• _Exercise description_
Give back exactly the lines from the one holding "From this photo, which of" to the bottom of the material, both included, and nothing more. No pictures.

• _Supplied data_
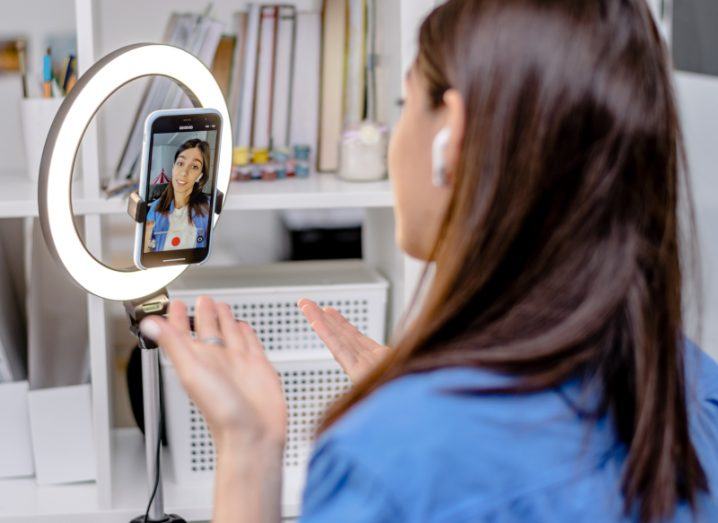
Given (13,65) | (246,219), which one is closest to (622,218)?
(246,219)

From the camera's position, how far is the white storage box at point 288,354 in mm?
1481

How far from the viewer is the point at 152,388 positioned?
3.76ft

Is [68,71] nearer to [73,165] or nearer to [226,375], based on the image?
[73,165]

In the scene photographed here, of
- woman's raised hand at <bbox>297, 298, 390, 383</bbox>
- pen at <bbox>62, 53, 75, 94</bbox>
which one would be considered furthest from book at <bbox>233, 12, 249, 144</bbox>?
woman's raised hand at <bbox>297, 298, 390, 383</bbox>

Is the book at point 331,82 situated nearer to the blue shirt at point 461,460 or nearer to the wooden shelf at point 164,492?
the wooden shelf at point 164,492

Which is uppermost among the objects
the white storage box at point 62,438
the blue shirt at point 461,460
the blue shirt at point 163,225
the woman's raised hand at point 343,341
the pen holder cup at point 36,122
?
the pen holder cup at point 36,122

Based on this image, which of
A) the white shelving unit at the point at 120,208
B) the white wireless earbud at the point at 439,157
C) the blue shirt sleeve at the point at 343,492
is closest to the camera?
the blue shirt sleeve at the point at 343,492

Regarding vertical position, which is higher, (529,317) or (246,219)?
(529,317)

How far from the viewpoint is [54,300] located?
156 centimetres

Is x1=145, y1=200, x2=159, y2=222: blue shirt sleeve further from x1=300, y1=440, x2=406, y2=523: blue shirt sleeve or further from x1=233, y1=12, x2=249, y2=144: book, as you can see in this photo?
x1=233, y1=12, x2=249, y2=144: book

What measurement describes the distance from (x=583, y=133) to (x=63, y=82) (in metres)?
1.07

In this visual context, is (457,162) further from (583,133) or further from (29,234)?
(29,234)

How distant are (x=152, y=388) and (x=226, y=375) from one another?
43 cm

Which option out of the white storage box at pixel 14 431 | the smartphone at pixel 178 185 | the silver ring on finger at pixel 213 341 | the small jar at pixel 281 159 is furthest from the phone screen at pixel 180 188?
the white storage box at pixel 14 431
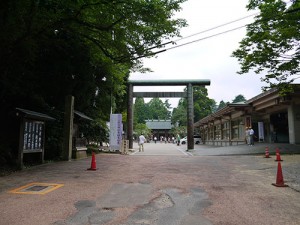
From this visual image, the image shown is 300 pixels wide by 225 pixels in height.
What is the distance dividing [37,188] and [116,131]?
12.7 m

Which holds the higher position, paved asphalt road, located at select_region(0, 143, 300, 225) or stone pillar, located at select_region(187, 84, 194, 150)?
stone pillar, located at select_region(187, 84, 194, 150)

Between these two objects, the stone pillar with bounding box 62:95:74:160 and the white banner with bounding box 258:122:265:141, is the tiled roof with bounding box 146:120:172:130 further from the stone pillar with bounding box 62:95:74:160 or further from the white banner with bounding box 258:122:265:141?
the stone pillar with bounding box 62:95:74:160

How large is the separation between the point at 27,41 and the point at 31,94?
3070mm

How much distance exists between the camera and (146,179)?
7695 mm

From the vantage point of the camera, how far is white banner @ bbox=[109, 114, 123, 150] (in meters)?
18.9

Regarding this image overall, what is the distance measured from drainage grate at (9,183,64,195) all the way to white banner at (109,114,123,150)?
12040 millimetres

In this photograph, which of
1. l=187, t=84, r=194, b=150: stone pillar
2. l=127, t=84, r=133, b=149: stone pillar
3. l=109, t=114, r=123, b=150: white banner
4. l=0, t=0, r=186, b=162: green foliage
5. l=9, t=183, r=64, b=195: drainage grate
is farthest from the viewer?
l=127, t=84, r=133, b=149: stone pillar

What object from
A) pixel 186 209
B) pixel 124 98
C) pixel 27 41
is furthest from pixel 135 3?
pixel 124 98

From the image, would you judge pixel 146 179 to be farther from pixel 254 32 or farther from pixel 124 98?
pixel 124 98

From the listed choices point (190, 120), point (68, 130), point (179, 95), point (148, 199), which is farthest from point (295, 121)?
point (148, 199)

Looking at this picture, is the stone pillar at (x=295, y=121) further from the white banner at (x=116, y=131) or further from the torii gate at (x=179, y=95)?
the white banner at (x=116, y=131)

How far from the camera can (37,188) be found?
6.48 metres

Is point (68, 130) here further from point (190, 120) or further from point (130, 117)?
point (190, 120)

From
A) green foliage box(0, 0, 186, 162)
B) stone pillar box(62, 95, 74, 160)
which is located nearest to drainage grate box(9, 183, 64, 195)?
green foliage box(0, 0, 186, 162)
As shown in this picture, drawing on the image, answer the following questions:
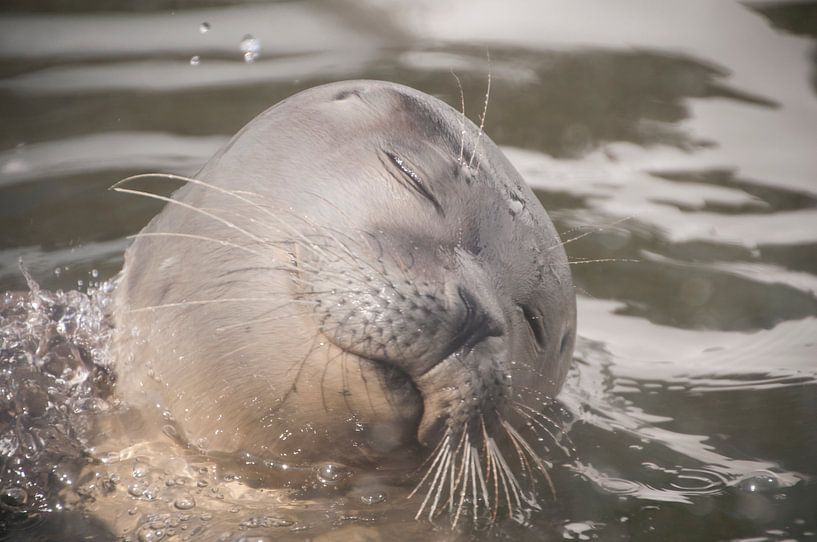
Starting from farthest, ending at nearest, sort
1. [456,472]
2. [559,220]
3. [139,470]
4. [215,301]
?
[559,220], [456,472], [139,470], [215,301]

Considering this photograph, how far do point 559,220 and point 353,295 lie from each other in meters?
2.60

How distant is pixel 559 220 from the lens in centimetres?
527

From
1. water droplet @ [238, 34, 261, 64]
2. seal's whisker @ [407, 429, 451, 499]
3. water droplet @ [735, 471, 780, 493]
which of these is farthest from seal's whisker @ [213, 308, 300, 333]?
water droplet @ [238, 34, 261, 64]

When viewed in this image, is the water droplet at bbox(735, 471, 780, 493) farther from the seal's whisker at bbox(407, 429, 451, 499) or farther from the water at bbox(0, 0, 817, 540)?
the seal's whisker at bbox(407, 429, 451, 499)

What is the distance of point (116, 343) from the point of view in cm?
354

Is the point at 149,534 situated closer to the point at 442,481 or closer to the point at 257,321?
the point at 257,321

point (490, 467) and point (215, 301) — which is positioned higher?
point (215, 301)

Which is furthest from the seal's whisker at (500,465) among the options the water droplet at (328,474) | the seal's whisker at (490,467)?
the water droplet at (328,474)

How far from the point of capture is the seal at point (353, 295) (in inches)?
112

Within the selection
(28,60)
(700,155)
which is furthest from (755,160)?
(28,60)

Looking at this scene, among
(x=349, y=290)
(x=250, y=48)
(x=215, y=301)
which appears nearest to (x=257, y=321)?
(x=215, y=301)

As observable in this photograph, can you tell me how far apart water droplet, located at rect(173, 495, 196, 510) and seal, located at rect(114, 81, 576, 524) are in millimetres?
182

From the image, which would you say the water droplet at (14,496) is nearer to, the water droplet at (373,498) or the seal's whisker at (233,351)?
the seal's whisker at (233,351)

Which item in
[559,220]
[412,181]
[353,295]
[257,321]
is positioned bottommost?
[559,220]
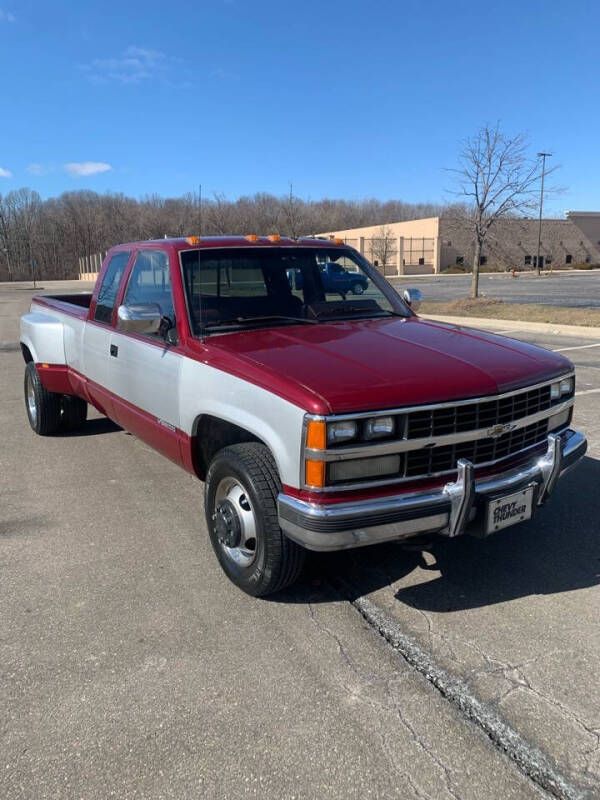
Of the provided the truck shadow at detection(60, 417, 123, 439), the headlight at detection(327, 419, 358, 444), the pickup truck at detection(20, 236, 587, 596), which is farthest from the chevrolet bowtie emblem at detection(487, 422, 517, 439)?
the truck shadow at detection(60, 417, 123, 439)

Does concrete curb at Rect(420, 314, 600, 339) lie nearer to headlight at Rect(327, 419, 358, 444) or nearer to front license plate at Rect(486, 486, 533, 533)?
front license plate at Rect(486, 486, 533, 533)

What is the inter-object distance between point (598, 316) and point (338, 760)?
17.3 metres

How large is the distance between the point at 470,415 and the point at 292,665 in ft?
4.62

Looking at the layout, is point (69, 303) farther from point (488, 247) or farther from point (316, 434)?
point (488, 247)

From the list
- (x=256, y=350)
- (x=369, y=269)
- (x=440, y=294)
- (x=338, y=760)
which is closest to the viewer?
(x=338, y=760)

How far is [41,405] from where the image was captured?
6531 mm

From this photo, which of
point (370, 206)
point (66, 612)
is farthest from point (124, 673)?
point (370, 206)

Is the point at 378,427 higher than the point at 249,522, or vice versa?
the point at 378,427

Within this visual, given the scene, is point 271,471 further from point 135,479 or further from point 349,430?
point 135,479

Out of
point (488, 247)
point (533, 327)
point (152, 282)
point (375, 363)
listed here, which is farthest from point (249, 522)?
point (488, 247)

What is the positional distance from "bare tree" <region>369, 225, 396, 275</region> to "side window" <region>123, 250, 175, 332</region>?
60224 millimetres

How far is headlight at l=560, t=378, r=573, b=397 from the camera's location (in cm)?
379

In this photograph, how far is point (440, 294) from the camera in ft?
109

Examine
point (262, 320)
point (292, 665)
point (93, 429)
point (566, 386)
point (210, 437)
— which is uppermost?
point (262, 320)
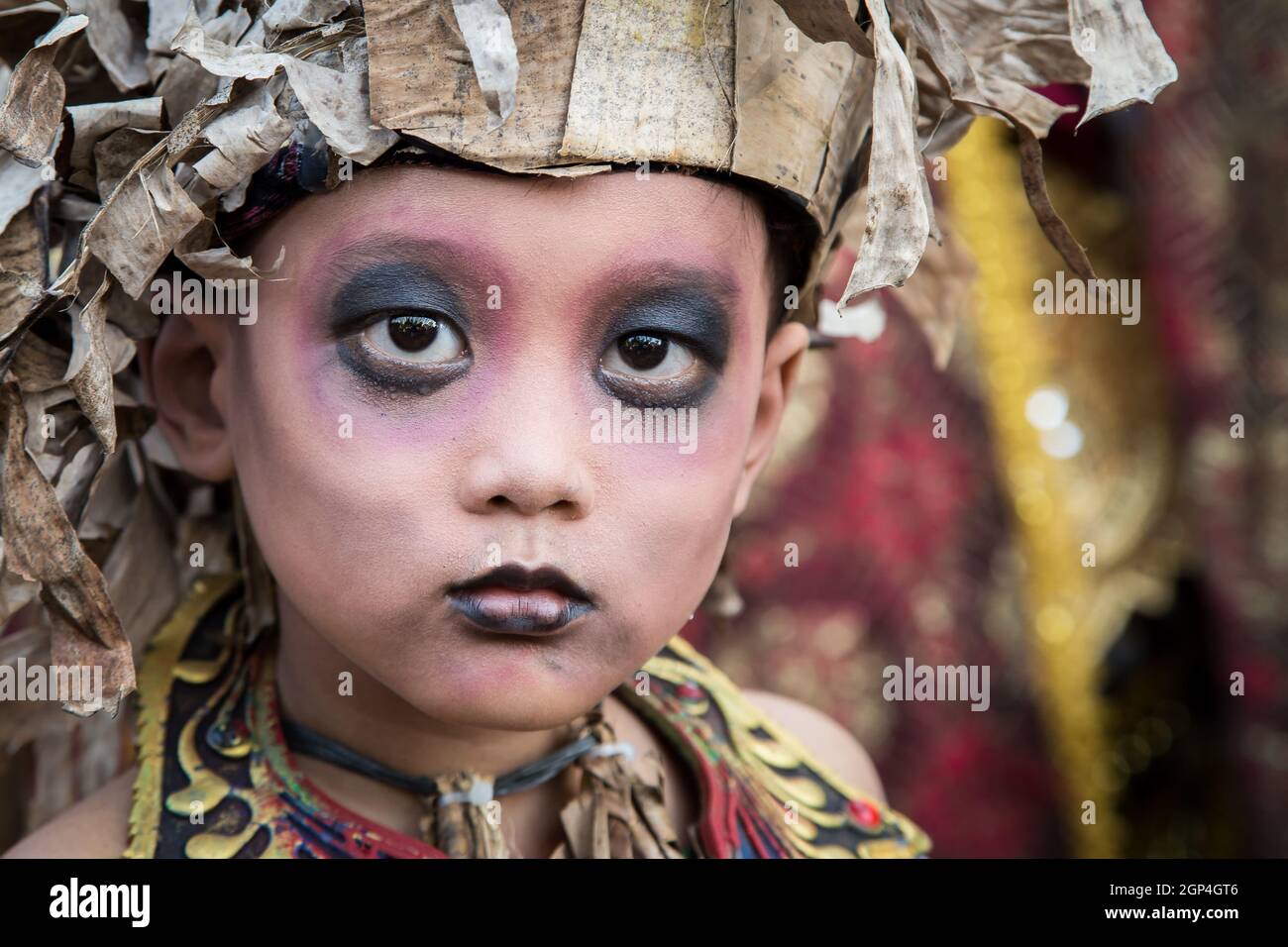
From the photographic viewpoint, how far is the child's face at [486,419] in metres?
0.95

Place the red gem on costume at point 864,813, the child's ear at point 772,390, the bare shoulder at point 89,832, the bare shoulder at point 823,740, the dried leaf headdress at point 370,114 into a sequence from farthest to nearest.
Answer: the bare shoulder at point 823,740 → the red gem on costume at point 864,813 → the child's ear at point 772,390 → the bare shoulder at point 89,832 → the dried leaf headdress at point 370,114

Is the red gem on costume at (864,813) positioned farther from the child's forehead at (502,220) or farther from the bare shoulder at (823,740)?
the child's forehead at (502,220)

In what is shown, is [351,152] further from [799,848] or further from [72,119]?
[799,848]

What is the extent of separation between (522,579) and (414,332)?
0.18 meters

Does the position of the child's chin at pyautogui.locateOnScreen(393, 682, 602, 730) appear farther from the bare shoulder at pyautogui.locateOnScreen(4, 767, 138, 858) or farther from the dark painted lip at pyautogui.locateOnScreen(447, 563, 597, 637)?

• _Complete answer_
From this photo, which of
point (370, 206)
point (66, 612)
is farthest from point (124, 673)?
point (370, 206)

Is the point at 378,427 higher than the point at 249,522, or vice versa?
the point at 378,427

Within this visual, given the scene, is point 271,471 further from point 135,479 or further from point 349,430?
point 135,479

Out of
point (488, 247)
point (533, 327)
point (152, 282)
point (375, 363)
listed here, which is farthest from point (249, 522)?
point (488, 247)

What is the positional distance from "bare tree" <region>369, 225, 396, 275</region> to "side window" <region>123, 250, 175, 332</region>?
60224 millimetres

How far is headlight at l=560, t=378, r=573, b=397 from the camera's location (in cm)?
379

In this photograph, how far is point (440, 294) from the camera in ft?
109

Examine
point (262, 320)
point (292, 665)
point (93, 429)
point (566, 386)
point (210, 437)
— which is uppermost?
point (262, 320)
From the photographic viewpoint, how far is the child's face at [486,419] in metres?
0.95

Place the red gem on costume at point 864,813, the child's ear at point 772,390, the bare shoulder at point 89,832, the bare shoulder at point 823,740, the dried leaf headdress at point 370,114 into a sequence from farthest to nearest.
Answer: the bare shoulder at point 823,740 → the red gem on costume at point 864,813 → the child's ear at point 772,390 → the bare shoulder at point 89,832 → the dried leaf headdress at point 370,114

Is the red gem on costume at (864,813) positioned farther from the child's forehead at (502,220) or farther from the bare shoulder at (823,740)?
the child's forehead at (502,220)

In what is shown, is [351,152] further from [799,848] or further from [72,119]?
[799,848]

What is the extent of separation between (522,579) and (414,332)?
0.18 meters

Does the position of the child's chin at pyautogui.locateOnScreen(393, 682, 602, 730) appear farther from the bare shoulder at pyautogui.locateOnScreen(4, 767, 138, 858) or farther from the dark painted lip at pyautogui.locateOnScreen(447, 563, 597, 637)?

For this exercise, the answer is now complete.